§ **PROBLEM DESCRIPTION**:
Please restate each entry below, word for word.
##### DATA SECTION #####
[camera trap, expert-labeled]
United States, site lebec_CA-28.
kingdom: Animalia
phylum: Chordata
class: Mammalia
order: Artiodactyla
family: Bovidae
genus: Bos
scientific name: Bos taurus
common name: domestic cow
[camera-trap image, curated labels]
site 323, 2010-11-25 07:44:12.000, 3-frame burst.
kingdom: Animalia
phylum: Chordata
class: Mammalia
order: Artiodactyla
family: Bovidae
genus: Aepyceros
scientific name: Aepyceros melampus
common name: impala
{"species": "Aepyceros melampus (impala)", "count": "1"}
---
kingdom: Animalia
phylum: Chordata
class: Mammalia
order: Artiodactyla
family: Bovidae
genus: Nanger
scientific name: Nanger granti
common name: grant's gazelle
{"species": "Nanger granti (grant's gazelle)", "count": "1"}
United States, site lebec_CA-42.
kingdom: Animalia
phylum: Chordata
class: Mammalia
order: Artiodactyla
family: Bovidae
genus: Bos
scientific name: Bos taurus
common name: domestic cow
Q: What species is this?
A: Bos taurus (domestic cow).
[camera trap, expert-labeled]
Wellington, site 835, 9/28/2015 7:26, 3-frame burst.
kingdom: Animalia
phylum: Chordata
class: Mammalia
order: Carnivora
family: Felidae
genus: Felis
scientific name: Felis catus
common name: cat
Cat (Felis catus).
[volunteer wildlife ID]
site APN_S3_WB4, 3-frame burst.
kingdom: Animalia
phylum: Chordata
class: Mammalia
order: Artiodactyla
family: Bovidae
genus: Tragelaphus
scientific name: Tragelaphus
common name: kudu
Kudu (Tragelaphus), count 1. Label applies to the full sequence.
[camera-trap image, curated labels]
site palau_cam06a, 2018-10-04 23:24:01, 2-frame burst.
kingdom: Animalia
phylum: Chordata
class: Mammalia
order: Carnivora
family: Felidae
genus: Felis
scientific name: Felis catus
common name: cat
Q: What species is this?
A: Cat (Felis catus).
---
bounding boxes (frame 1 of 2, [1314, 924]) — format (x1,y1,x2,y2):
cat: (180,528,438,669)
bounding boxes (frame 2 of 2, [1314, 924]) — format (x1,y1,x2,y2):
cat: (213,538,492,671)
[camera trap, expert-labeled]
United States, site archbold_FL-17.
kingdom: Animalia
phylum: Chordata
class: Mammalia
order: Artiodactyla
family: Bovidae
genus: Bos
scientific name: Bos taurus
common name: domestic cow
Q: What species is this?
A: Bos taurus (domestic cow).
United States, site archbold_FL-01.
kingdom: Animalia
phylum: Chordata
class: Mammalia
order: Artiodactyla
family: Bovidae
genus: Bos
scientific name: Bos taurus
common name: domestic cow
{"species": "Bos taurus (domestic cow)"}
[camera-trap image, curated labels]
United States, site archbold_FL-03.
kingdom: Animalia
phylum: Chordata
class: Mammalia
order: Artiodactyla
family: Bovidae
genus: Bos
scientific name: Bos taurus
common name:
#####
§ **RESPONSE BELOW**:
[camera trap, expert-labeled]
United States, site lebec_CA-28.
kingdom: Animalia
phylum: Chordata
class: Mammalia
order: Artiodactyla
family: Bovidae
genus: Bos
scientific name: Bos taurus
common name: domestic cow
[camera-trap image, curated labels]
site 323, 2010-11-25 07:44:12.000, 3-frame burst.
kingdom: Animalia
phylum: Chordata
class: Mammalia
order: Artiodactyla
family: Bovidae
genus: Aepyceros
scientific name: Aepyceros melampus
common name: impala
{"species": "Aepyceros melampus (impala)", "count": "1"}
---
kingdom: Animalia
phylum: Chordata
class: Mammalia
order: Artiodactyla
family: Bovidae
genus: Nanger
scientific name: Nanger granti
common name: grant's gazelle
{"species": "Nanger granti (grant's gazelle)", "count": "1"}
United States, site lebec_CA-42.
kingdom: Animalia
phylum: Chordata
class: Mammalia
order: Artiodactyla
family: Bovidae
genus: Bos
scientific name: Bos taurus
common name: domestic cow
Q: What species is this?
A: Bos taurus (domestic cow).
[camera trap, expert-labeled]
Wellington, site 835, 9/28/2015 7:26, 3-frame burst.
kingdom: Animalia
phylum: Chordata
class: Mammalia
order: Carnivora
family: Felidae
genus: Felis
scientific name: Felis catus
common name: cat
Cat (Felis catus).
[volunteer wildlife ID]
site APN_S3_WB4, 3-frame burst.
kingdom: Animalia
phylum: Chordata
class: Mammalia
order: Artiodactyla
family: Bovidae
genus: Tragelaphus
scientific name: Tragelaphus
common name: kudu
Kudu (Tragelaphus), count 1. Label applies to the full sequence.
[camera-trap image, curated labels]
site palau_cam06a, 2018-10-04 23:24:01, 2-frame burst.
kingdom: Animalia
phylum: Chordata
class: Mammalia
order: Carnivora
family: Felidae
genus: Felis
scientific name: Felis catus
common name: cat
Q: What species is this?
A: Cat (Felis catus).
---
bounding boxes (frame 1 of 2, [1314, 924]) — format (x1,y1,x2,y2):
cat: (180,528,438,669)
bounding boxes (frame 2 of 2, [1314, 924]) — format (x1,y1,x2,y2):
cat: (213,538,492,671)
[camera trap, expert-labeled]
United States, site archbold_FL-17.
kingdom: Animalia
phylum: Chordata
class: Mammalia
order: Artiodactyla
family: Bovidae
genus: Bos
scientific name: Bos taurus
common name: domestic cow
Q: What species is this?
A: Bos taurus (domestic cow).
United States, site archbold_FL-01.
kingdom: Animalia
phylum: Chordata
class: Mammalia
order: Artiodactyla
family: Bovidae
genus: Bos
scientific name: Bos taurus
common name: domestic cow
{"species": "Bos taurus (domestic cow)"}
[camera-trap image, curated labels]
United States, site archbold_FL-03.
kingdom: Animalia
phylum: Chordata
class: Mammalia
order: Artiodactyla
family: Bovidae
genus: Bos
scientific name: Bos taurus
common name:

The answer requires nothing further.